Evet yanlış okumadınız: FET.
Yani bu ülkeye darbe girişiminde bulunmuş terör örgütünün adını hatırlatan o üç harf!
Şimdi bana diyeceksiniz ki:
“Bunun nesi garip? Plakalar rastgele verilir. Tesadüf işte!”
Evet, olabilir. Plaka sisteminde bazen harf kombinasyonları denk gelir.
Ama insan yine de düşünmeden edemiyor:
Neden tam da o harfler? Neden tam da o filo? Neden tam da o şirket?
Kemal Sunal’ın o meşhur repliği gelir aklıma:
"Mesela yani..."
Mesela birileri kasıtlı olarak bu üç harfi seçmiş olamaz mı?
Mesela birileri hâlâ bazı yerlere “ben buradayım” demek istemez mi?
Mesela bazı güç odakları, bu ülkeyi unutmamış mesajlarla hâlâ tehdit etmeye çalışmaz mı?
Bilemiyoruz. Belki de hepsi sadece bir “tesadüf”.
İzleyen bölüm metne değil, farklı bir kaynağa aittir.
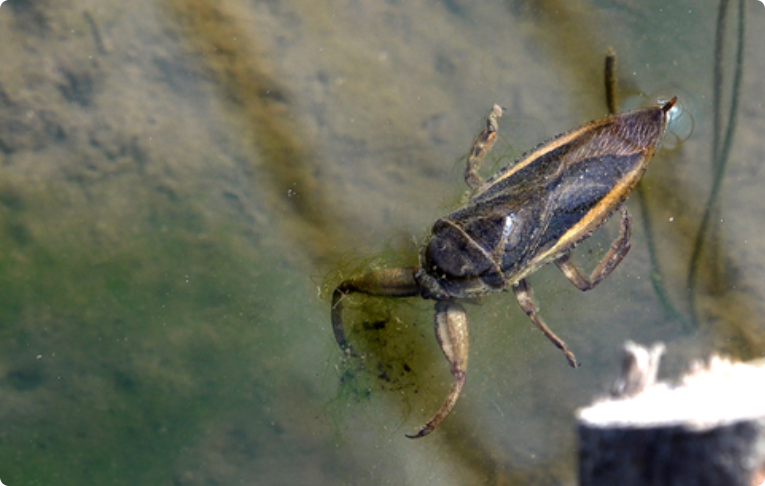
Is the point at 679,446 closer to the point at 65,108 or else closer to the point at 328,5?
the point at 328,5

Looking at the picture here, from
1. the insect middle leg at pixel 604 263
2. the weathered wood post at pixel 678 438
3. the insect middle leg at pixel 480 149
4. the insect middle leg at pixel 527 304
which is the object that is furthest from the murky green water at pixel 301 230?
the weathered wood post at pixel 678 438

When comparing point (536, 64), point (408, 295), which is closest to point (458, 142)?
point (536, 64)

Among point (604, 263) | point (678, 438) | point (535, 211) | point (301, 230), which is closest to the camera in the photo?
point (678, 438)

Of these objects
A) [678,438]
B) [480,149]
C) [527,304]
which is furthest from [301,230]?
[678,438]

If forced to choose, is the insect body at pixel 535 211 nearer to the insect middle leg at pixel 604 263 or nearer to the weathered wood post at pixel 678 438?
the insect middle leg at pixel 604 263

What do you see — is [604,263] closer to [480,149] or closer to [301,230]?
[480,149]
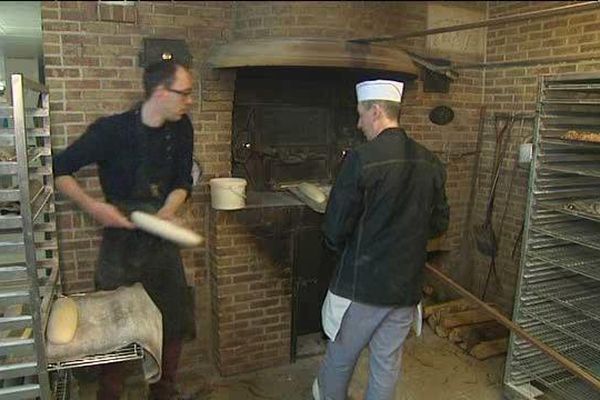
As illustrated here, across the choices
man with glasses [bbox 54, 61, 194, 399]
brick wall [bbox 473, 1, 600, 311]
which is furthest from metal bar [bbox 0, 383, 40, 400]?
brick wall [bbox 473, 1, 600, 311]

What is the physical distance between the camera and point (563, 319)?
7.79ft

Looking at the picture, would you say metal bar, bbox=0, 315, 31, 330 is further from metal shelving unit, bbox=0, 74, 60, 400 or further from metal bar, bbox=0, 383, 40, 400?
metal bar, bbox=0, 383, 40, 400

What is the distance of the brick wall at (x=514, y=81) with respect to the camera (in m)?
2.69

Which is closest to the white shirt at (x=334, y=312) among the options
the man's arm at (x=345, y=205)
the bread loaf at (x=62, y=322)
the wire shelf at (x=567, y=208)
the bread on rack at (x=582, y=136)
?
the man's arm at (x=345, y=205)

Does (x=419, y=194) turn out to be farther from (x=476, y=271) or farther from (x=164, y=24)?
(x=476, y=271)

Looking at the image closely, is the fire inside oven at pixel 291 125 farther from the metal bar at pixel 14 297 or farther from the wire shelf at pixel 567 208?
the metal bar at pixel 14 297

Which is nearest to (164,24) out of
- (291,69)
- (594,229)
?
(291,69)

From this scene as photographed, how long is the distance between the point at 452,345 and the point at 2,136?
8.59 feet

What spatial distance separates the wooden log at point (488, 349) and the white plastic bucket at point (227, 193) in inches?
64.5

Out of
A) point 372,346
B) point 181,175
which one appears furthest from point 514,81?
point 181,175

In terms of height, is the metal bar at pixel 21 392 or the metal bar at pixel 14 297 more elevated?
the metal bar at pixel 14 297

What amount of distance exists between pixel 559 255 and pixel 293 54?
5.16ft

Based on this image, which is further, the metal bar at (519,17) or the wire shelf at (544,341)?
the wire shelf at (544,341)

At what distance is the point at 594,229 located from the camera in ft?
7.59
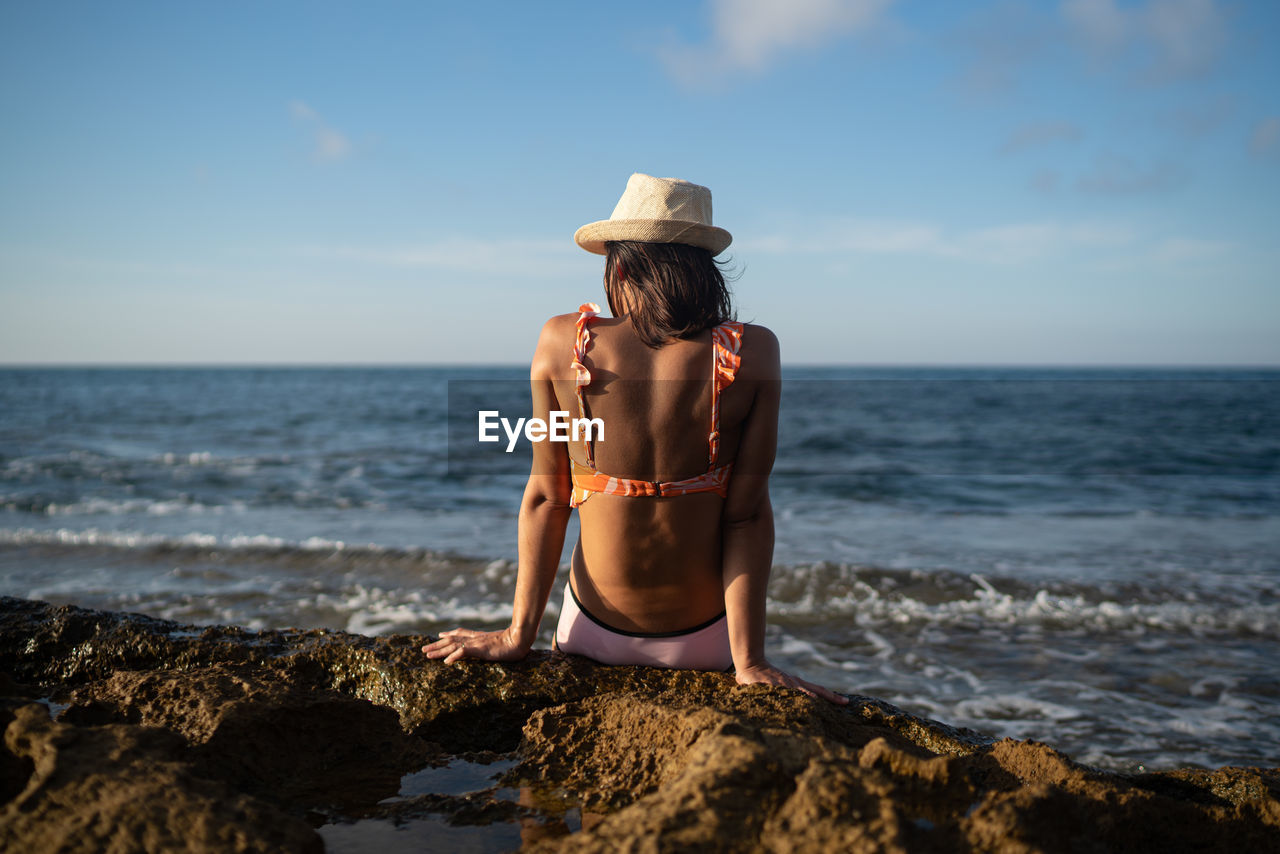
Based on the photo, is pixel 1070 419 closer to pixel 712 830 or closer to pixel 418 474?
pixel 418 474

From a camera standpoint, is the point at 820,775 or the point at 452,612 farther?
the point at 452,612

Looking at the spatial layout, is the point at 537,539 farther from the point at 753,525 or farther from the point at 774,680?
the point at 774,680

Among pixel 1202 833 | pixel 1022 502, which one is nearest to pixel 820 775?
pixel 1202 833

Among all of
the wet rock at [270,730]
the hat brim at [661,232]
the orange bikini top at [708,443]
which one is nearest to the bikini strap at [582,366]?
the orange bikini top at [708,443]

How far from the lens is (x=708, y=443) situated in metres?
2.42

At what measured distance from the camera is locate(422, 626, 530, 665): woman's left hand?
246 centimetres

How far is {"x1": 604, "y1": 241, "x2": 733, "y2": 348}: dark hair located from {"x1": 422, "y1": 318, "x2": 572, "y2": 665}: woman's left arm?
24cm

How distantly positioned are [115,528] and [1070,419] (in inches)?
922

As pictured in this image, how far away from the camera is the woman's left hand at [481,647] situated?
246 centimetres

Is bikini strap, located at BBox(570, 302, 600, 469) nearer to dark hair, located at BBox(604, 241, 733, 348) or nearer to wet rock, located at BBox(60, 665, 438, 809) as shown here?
dark hair, located at BBox(604, 241, 733, 348)

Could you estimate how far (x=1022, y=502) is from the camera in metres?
11.5

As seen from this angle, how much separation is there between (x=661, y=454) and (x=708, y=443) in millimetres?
141

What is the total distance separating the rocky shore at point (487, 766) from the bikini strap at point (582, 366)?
2.18 feet

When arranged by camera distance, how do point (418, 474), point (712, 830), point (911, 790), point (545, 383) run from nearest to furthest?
point (712, 830), point (911, 790), point (545, 383), point (418, 474)
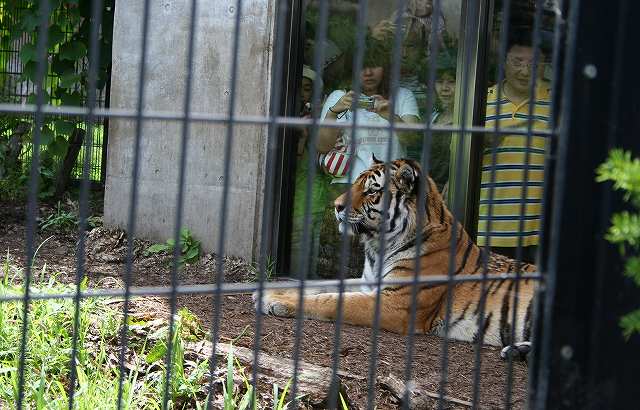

Ama bu ülkede tesadüflerin arkasından ne kumpaslar çıktığını da unutmuyoruz!
Asıl mesele şu:
Bu ülkede hâlâ kimsenin o harfleri yan yana getirmeye cesaret edememesi gerekirken, bu rahatlık nereden geliyor?
Eğer bu bir “sinyal” ise, çok tehlikeli…
Eğer bu bir “şaka” ise, hiç komik değil…
Eğer bu bir “gaf” ise, hemen düzeltilmeli…
Ve eğer bu sadece benim kafamda büyüyen bir “soru işareti” ise, o zaman kamu kurumları da aynı soru işaretini gidermekle yükümlü.
Çünkü FETÖ gibi karanlık bir yapının isimlerinin bile sistemde yer bulduğu bir ülkede, kimse güvende değildir.
Özellikle de maden gibi stratejik sektörlerde çalışanlar.
Soruyorum şimdi:
Bu plaka kombinasyonu gerçekten tesadüf mü, yoksa “uyanık” bir planın ucu mu?
Cevabı bilenler varsa, artık susmasın.
Çünkü madenin altı kadar, üstü de karanlık görünmeye başladı.